Reading text:
Figure 4 Electrocardiogram of a patient with emphysema.

Notes: Vertical P-vector and P pulmonale is present. Note the presence of a fully negative P-wave in V1 with significant P-terminal force (approximately 80 mm.ms). Based on the presence of P pulmonale and suspected right atrial strain/enlargement, one should expect a tall initial positive P-component in V1, which is in fact absent, suggesting primary contribution of diaphragmatic flattening and right atrial anatomical distortion to the generation of vertical P-vector.

Our results show that P pulmonale and i-PV1 >1.5 mm carry poor sensitivity by themselves in diagnosing emphysema, as these findings were present in only about 5% and 3% of emphysema patients, respectively. Degree of P-vector and i-PV1 carried a very weak correlation, and P-amplitude in lead III and i-PV1 similarly carried no significant correlation, which may suggest that verticalization of P-vector in emphysema might be a more functional outcome of diaphragmatic depression from severe emphysema rather than right atrial strain or right atrial enlargement. Previous studies have postulated several reasons for vertical P-vector in emphysema, like right atrial enlargement or right atrial strain from right heart overload, chronic hypoxemia, and right atrial distortion.⁵ Our current investigation reveals that though all these factors may potentially contribute to P-vector verticalization in emphysema, the major role is played by right atrial/mediastinal displacement resulting from pulmonary hyperinflation. Our study results are also consistent with one of the previous echovolumetric investigations, which found a lack of correlation between P pulmonale and right atrial overload in chronic obstructive pulmonary disease patients.²⁰

Limitations

The diagnosis of emphysema was not based on high-resolution computed tomography scans in all study patients, which are known to have higher sensitivity and specificity for diagnosing structural emphysematous changes. Our investigation lacked a control group, as all patients in our study had a diagnosis of emphysema. Echocardiographic correlations were not performed for the observed ECG findings in our study.

Record excerpts:
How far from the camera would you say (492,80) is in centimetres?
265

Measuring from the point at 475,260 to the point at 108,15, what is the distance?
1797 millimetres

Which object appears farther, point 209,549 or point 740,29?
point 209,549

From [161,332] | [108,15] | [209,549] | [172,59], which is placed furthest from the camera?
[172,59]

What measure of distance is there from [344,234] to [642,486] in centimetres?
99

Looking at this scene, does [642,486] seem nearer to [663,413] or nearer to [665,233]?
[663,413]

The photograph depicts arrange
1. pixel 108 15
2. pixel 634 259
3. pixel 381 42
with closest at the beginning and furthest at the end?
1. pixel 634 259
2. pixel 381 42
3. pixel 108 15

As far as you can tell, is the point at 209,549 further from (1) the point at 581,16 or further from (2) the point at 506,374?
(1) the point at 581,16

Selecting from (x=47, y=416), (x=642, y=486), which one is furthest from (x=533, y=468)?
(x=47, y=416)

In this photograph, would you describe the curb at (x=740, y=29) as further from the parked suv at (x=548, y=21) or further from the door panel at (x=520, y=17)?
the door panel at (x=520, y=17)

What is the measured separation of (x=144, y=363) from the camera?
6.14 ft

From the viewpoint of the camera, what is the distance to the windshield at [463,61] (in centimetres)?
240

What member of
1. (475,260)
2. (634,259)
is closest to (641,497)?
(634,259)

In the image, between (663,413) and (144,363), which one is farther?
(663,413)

--

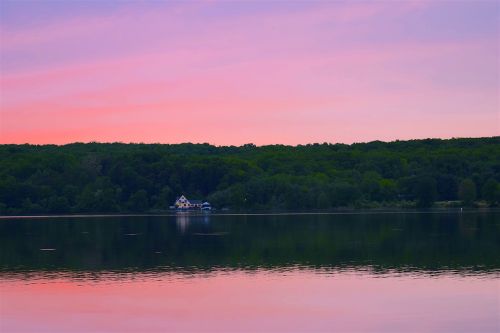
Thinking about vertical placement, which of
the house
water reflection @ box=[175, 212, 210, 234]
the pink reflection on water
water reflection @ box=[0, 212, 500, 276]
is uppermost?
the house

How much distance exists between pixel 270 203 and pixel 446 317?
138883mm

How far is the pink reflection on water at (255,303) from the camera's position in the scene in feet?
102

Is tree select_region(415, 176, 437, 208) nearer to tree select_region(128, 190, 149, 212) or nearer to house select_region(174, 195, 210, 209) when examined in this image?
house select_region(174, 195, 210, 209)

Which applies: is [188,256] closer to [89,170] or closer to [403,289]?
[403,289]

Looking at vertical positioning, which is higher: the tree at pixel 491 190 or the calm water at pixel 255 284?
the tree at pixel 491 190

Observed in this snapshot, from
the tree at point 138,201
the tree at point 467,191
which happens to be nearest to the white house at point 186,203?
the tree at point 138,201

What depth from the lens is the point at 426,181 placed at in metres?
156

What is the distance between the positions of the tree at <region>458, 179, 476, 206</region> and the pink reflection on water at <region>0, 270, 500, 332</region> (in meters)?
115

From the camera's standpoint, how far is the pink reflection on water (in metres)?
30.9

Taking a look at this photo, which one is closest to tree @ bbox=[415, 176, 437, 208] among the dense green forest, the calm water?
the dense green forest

Exercise requirements: Copy out the whole emphysema ECG text word for word. You can skip the rows; nothing here depends on them.

Result of this exercise:
Figure 4 Electrocardiogram of a patient with emphysema.

Notes: Vertical P-vector and P pulmonale is present. Note the presence of a fully negative P-wave in V1 with significant P-terminal force (approximately 80 mm.ms). Based on the presence of P pulmonale and suspected right atrial strain/enlargement, one should expect a tall initial positive P-component in V1, which is in fact absent, suggesting primary contribution of diaphragmatic flattening and right atrial anatomical distortion to the generation of vertical P-vector.

Our results show that P pulmonale and i-PV1 >1.5 mm carry poor sensitivity by themselves in diagnosing emphysema, as these findings were present in only about 5% and 3% of emphysema patients, respectively. Degree of P-vector and i-PV1 carried a very weak correlation, and P-amplitude in lead III and i-PV1 similarly carried no significant correlation, which may suggest that verticalization of P-vector in emphysema might be a more functional outcome of diaphragmatic depression from severe emphysema rather than right atrial strain or right atrial enlargement. Previous studies have postulated several reasons for vertical P-vector in emphysema, like right atrial enlargement or right atrial strain from right heart overload, chronic hypoxemia, and right atrial distortion.⁵ Our current investigation reveals that though all these factors may potentially contribute to P-vector verticalization in emphysema, the major role is played by right atrial/mediastinal displacement resulting from pulmonary hyperinflation. Our study results are also consistent with one of the previous echovolumetric investigations, which found a lack of correlation between P pulmonale and right atrial overload in chronic obstructive pulmonary disease patients.²⁰

Limitations

The diagnosis of emphysema was not based on high-resolution computed tomography scans in all study patients, which are known to have higher sensitivity and specificity for diagnosing structural emphysematous changes. Our investigation lacked a control group, as all patients in our study had a diagnosis of emphysema. Echocardiographic correlations were not performed for the observed ECG findings in our study.